» EXERCICES À FAIRE:
1. Répondez à ces questions sur le texte de la pêche miraculeuse :
(a) Que dit Jésus à Simon quand il a fini de parler ?
(b) Quel est, d'après le texte, l'événement le plus étonnant ?
(c) Que laissent les disciples du Christ pour le suivre ?
2. Pouvez-vous recopier à l'identique le passage du texte de la pêche miraculeuse qui s'ouvre sur les mots « Sur la parole » et se termine par « eux-mêmes pêcheurs d’hommes. » ?
3. Pouvez-vous prolonger le texte de la pêche miraculeuse après sa dernière phrase ?

» EXTRAIT DU TEXTE:
" Quand il eut fini de parler, il dit à Simon : avance au large et jetez les filets. "

Chacun son métier ! Le patron de la barque renâcle. C’est absurde… Il faudra encore après laver les filets pour rien. Mais il obéit à une parole dont il a déjà expérimenté l’efficacité. Or, cette efficacité est encore au rendez-vous : le résultat dépasse même les capacités des filets de Simon qui sont sur le point de se déchirer.

Sur la parole de Jésus, l’échec devient succès, avec une surabondance incroyable.

Mais l’événement le plus étonnant n’est pas la pêche miraculeuse. C’est la suite. Jésus dit à Simon : " Sois sans crainte, désormais, ce sont des hommes que tu prendras. " Avez-vous remarqué ? La meilleure pêche, c’est le Christ qui l’a faite : " Laissant tout ils le suivirent… " ! Voilà des pêcheurs pêchés ! C’est eux qui sont pris ! Ils ont été pris sans filet… Par ce Christ dont saint Jean dira " qu’il attirera tout à lui ", librement.

Ce n’est pas un filet jeté sur les poissons, c’est le pêcheur qui devient lui-même capable d’attirer les poissons.

Les disciples du Christ laissent leurs filets, leur barque, leur pêche, tout, pour suivre le Christ. Ils vont faire corps avec lui, puisqu’il les institue apôtres pour être, pour rester avec lui, pour devenir eux-mêmes pêcheurs d’hommes.

» LISTE DES LIGNES:
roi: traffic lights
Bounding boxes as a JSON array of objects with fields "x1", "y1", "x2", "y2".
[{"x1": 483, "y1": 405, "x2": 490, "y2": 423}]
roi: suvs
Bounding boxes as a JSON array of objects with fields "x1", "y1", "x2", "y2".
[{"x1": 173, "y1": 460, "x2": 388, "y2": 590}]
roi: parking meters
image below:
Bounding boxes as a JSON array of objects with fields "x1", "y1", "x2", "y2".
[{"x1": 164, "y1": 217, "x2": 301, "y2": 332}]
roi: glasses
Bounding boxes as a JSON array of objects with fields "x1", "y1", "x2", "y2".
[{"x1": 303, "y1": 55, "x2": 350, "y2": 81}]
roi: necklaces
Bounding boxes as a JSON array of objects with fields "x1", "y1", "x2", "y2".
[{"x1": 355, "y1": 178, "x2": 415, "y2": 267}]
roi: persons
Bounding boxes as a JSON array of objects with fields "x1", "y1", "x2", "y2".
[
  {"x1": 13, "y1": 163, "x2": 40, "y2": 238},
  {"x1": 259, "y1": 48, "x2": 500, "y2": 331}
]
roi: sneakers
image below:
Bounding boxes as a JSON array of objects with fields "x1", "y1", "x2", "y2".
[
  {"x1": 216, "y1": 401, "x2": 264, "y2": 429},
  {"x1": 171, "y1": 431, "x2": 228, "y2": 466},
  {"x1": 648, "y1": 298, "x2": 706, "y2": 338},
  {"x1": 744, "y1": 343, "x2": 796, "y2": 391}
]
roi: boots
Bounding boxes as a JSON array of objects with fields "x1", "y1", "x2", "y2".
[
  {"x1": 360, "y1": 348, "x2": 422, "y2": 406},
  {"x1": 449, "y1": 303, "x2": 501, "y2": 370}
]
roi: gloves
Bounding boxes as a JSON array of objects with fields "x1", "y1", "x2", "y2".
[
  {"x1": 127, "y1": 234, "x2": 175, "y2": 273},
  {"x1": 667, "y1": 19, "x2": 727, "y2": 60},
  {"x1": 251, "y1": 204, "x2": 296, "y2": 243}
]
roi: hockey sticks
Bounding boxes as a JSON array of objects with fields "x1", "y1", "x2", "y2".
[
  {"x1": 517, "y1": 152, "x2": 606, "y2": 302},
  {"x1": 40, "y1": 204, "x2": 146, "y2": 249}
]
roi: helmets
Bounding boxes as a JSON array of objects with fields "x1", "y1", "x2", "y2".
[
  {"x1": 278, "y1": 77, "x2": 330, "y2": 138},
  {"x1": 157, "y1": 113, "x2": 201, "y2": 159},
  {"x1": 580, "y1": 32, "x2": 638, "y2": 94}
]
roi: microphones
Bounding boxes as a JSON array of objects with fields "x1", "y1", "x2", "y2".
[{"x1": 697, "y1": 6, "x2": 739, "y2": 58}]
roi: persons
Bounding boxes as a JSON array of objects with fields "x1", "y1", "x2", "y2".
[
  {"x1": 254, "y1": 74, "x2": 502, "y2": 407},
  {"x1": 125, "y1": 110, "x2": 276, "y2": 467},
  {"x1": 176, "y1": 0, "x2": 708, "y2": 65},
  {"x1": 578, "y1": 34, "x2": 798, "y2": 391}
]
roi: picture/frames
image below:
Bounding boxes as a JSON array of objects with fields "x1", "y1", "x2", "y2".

» RÉPONSES PAR EXERCICE:
1.
(a) Il lui dit d'avancer au large et de jeter les filets.
(b) C'est la suite, et non la pêche miraculeuse.
(c) Leurs filets, leur barque, leur pêche, tout.

2.
Sur la parole de Jésus, l’échec devient succès, avec une surabondance incroyable.

Mais l’événement le plus étonnant n’est pas la pêche miraculeuse. C’est la suite. Jésus dit à Simon : " Sois sans crainte, désormais, ce sont des hommes que tu prendras. " Avez-vous remarqué ? La meilleure pêche, c’est le Christ qui l’a faite : " Laissant tout ils le suivirent… " ! Voilà des pêcheurs pêchés ! C’est eux qui sont pris ! Ils ont été pris sans filet… Par ce Christ dont saint Jean dira " qu’il attirera tout à lui ", librement.

Ce n’est pas un filet jeté sur les poissons, c’est le pêcheur qui devient lui-même capable d’attirer les poissons.

Les disciples du Christ laissent leurs filets, leur barque, leur pêche, tout, pour suivre le Christ. Ils vont faire corps avec lui, puisqu’il les institue apôtres pour être, pour rester avec lui, pour devenir eux-mêmes pêcheurs d’hommes.

3.
Simon est mis en avant dans ce récit. Il est présenté comme le symbole du disciple véritable, c’est-à-dire de celui qui embarque avec le Seigneur. Il est le symbole de tous les disciples du Christ, c’est-à-dire de l’Eglise, et non pas de quelques-uns, qui seraient des spécialistes, des professionnels de l’annonce de l’Evangile !

" N’aie pas peur, désormais ce sont des hommes que tu prendras. " Ce verset est sans doute la clef de lecture de tout l’épisode. Mais que veut dire Jésus ? Cette pêche, cela va de soi, se passe sur les eaux, sur un lac. Les eaux, dans la bible, sont le symbole des forces du mal. Le miracle est alors une manière de dire que Simon-Pierre, et donc l’Eglise, a pour mission de tirer l’humanité en dehors des eaux du péché. L’Eglise seule ne le pourrait pas – " nous avons peiné toute la nuit sans rien prendre " – mais c’est possible grâce à l’action de son Seigneur. De même que Jésus enseignait les foules, de même les communautés chrétiennes doivent continuer à faire connaître en paroles et en actes cette libération opérée par Jésus.

Pour tout croyant, quel qu’il soit et quel que soit son itinéraire personnel, sa vocation particulière, les choses se déroulent de la même manière que dans ce récit.

De notre peu ou de notre rien proviennent, sans que nous sachions comment, mais pourvu que nous croyions, des fruits qui débordent toute attente.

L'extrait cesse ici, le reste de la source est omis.